Return the records below from the line containing "Is [95,73] closer" onward, exactly, through and including the last line.

RECORD SET>

____________________

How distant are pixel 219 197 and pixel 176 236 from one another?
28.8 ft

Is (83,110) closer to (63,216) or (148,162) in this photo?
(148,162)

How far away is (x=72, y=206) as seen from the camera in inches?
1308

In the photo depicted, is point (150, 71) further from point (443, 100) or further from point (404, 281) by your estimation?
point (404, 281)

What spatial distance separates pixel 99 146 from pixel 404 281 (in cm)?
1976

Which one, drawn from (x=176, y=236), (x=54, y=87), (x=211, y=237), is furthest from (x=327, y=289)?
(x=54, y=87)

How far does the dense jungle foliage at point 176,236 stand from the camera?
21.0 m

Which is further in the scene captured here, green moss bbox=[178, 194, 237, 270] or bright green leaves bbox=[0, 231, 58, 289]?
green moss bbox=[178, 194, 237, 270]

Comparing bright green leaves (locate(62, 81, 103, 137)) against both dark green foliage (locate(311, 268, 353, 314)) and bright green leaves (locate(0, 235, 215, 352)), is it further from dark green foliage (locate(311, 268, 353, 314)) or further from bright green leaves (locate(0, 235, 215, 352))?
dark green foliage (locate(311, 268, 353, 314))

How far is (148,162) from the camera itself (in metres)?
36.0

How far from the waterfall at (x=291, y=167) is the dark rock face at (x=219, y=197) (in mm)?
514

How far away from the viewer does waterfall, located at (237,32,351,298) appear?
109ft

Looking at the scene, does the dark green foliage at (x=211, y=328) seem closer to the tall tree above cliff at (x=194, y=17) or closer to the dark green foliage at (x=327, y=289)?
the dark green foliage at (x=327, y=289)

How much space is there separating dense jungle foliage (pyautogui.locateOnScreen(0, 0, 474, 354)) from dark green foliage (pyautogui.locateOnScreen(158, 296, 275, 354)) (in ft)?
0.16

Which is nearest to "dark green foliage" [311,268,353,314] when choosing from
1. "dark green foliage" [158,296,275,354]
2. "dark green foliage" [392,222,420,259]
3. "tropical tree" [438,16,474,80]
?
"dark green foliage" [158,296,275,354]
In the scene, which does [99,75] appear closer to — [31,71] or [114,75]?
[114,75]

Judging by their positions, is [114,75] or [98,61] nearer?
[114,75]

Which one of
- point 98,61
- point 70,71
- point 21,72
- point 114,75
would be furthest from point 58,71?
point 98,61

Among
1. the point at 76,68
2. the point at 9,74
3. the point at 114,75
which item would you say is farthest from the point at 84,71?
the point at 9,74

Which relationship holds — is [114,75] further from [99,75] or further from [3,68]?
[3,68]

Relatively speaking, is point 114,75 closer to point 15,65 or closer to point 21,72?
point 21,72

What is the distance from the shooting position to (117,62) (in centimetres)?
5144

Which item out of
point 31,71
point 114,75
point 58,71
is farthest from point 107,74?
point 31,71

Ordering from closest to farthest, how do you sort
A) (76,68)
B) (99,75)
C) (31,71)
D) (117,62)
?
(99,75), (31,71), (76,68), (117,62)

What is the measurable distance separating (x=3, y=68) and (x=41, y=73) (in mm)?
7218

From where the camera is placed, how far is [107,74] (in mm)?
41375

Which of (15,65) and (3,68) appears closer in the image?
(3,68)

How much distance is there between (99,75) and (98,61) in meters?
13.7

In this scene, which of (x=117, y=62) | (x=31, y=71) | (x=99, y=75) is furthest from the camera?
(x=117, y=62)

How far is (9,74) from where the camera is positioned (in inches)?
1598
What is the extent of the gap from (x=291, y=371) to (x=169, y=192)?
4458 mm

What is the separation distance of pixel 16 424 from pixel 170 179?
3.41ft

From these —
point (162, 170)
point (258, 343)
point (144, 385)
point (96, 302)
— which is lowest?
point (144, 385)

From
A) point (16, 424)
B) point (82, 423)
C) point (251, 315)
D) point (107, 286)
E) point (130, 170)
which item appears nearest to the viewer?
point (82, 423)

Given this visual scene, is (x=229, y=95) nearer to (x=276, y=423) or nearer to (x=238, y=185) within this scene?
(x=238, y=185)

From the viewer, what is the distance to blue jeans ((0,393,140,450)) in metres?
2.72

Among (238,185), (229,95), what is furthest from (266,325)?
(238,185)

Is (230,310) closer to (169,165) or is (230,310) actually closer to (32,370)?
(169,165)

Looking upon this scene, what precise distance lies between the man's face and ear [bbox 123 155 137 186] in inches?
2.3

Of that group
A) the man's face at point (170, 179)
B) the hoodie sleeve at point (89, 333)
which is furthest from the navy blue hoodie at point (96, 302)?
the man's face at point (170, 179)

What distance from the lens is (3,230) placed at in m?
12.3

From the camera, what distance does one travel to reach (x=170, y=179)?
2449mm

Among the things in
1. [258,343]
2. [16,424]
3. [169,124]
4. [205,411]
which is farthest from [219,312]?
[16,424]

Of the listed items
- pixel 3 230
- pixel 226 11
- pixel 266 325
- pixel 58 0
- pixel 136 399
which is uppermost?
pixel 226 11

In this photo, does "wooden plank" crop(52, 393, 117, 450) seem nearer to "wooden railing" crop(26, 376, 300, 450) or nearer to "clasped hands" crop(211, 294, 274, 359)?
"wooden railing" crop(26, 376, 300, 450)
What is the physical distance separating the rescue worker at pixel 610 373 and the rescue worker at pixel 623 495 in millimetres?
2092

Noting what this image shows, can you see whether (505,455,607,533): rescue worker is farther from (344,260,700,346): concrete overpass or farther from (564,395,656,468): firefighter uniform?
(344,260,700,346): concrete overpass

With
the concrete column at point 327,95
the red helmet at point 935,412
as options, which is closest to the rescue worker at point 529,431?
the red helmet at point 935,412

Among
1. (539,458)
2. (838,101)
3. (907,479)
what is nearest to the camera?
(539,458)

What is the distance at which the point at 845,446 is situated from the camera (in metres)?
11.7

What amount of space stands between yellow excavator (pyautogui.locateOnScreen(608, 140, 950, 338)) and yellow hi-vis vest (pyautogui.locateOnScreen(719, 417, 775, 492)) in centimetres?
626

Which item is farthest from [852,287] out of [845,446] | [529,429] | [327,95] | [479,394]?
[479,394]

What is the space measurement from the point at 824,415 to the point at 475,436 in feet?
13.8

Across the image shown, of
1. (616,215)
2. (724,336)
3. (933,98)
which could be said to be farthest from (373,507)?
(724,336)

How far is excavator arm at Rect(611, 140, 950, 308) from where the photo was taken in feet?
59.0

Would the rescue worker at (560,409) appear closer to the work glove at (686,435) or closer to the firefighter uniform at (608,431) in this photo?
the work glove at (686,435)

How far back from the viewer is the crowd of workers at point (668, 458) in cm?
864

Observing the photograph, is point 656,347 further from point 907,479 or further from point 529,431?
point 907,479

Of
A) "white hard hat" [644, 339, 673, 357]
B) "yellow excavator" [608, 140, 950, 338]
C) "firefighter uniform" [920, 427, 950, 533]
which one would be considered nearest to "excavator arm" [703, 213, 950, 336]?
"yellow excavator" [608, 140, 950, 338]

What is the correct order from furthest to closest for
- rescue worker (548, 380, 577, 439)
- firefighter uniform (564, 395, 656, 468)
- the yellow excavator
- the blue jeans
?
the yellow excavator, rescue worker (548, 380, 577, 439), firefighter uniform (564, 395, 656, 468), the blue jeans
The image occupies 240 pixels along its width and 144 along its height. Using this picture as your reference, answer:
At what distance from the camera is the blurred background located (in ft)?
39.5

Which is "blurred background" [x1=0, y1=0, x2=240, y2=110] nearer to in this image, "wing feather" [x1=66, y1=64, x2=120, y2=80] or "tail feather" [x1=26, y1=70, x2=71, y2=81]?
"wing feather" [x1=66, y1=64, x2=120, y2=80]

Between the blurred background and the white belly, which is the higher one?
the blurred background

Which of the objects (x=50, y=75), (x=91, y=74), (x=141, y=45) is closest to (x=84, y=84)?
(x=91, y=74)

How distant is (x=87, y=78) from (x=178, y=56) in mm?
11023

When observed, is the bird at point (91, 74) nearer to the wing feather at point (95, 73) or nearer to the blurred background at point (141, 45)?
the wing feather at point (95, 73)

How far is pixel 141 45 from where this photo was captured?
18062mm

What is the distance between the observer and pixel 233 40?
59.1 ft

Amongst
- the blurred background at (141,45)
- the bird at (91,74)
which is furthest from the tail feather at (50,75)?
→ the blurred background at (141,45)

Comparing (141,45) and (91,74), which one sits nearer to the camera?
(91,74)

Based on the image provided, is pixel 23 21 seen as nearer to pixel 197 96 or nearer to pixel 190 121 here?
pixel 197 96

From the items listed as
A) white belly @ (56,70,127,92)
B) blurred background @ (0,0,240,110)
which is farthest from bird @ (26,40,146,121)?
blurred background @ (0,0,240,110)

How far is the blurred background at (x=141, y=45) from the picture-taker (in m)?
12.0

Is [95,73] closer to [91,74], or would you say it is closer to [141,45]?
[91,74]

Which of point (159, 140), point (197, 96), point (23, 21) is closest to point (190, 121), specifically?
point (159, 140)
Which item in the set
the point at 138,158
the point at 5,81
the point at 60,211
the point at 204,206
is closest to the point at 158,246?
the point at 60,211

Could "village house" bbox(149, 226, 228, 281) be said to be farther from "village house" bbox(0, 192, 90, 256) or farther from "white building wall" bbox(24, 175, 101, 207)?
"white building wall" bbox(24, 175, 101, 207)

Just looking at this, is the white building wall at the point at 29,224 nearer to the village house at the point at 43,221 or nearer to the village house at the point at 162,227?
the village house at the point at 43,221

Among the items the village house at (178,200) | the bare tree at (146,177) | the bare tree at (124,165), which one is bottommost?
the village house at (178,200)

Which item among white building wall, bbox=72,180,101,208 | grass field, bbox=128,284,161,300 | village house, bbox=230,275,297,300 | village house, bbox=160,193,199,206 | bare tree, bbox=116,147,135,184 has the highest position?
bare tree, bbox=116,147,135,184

____________________

RESPONSE TO THIS EXERCISE>
Is [95,73] closer to [91,74], or would you say it is closer to [141,45]?
[91,74]

Which of point (159, 140), point (197, 96), point (23, 21) is closest to point (190, 121), specifically?
point (159, 140)
Which item in the set
the point at 138,158
the point at 5,81
the point at 60,211
the point at 204,206
is closest to the point at 158,246?
the point at 60,211

Could "village house" bbox(149, 226, 228, 281) be said to be farther from "village house" bbox(0, 192, 90, 256) or farther from "white building wall" bbox(24, 175, 101, 207)?
"white building wall" bbox(24, 175, 101, 207)

Just looking at this, is the white building wall at the point at 29,224 nearer to the village house at the point at 43,221 or nearer to the village house at the point at 162,227?
the village house at the point at 43,221

Among the items the village house at (178,200) | the bare tree at (146,177) | the bare tree at (124,165), which one is bottommost?
the village house at (178,200)

Which item among white building wall, bbox=72,180,101,208 | grass field, bbox=128,284,161,300 | village house, bbox=230,275,297,300 | village house, bbox=160,193,199,206 | bare tree, bbox=116,147,135,184 has the highest position?
bare tree, bbox=116,147,135,184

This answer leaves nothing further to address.